AGRICULTURAL Bank of China may struggle to get the kind of valuation it wants as it gears up to launch the world’s biggest IPO into a market that has slumped by a fifth in just six weeks.
China’s market drop is one of several factors prompting potential investors to query whether AgBank, China’s fourth-biggest lender by assets, is worth the 1.6 times book value being bandied around in the market.
The bank, whose 350m customer base is bigger than the population of the United States, is expected to open pre-marketing of its roughly $30bn initial public offering within the next week, aiming to list its A-shares in Shanghai on 15 July, and its Hong Kong H-shares a day later, according to sources, one of whom said the bank would seek Hong Kong listing committee approval on 10 June. Hong Kong’s market is down 11 per cent since mid-April.
It is thought AgBank could cut the size of the IPO if markets remain volatile, citing a source close to the bank.
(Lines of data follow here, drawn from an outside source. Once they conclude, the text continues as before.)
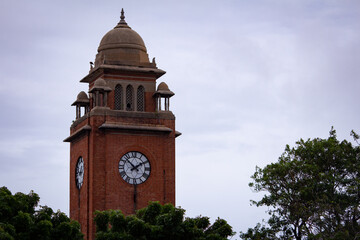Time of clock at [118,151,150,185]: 1:52
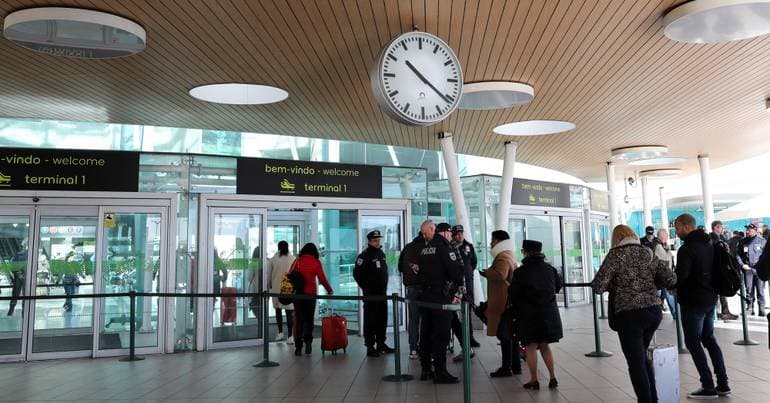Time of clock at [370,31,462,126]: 10:21
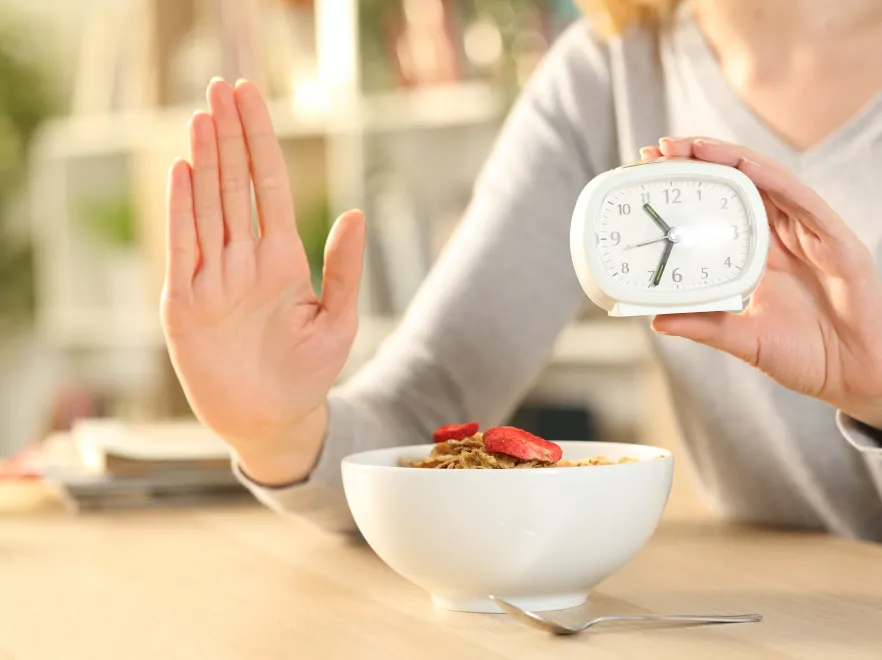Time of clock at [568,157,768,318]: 10:33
Beijing-based AgBank’s big domestic rivals trade at near or above 1.6 times book value.
AgBank has been seen as the weakest of China’s Big Four lenders, with limited growth potential and big exposure to risky assets such as local government infrastructure projects.
The company is going public to complete Beijing’s mission of listing its top banks, and to raise money at a time when China’s major financial groups are boosting capital ratios after a lending spree.
Chinese media have said AgBank plans to sell 12-18 per cent of itself, a fairly normal chunk given the size of the offering.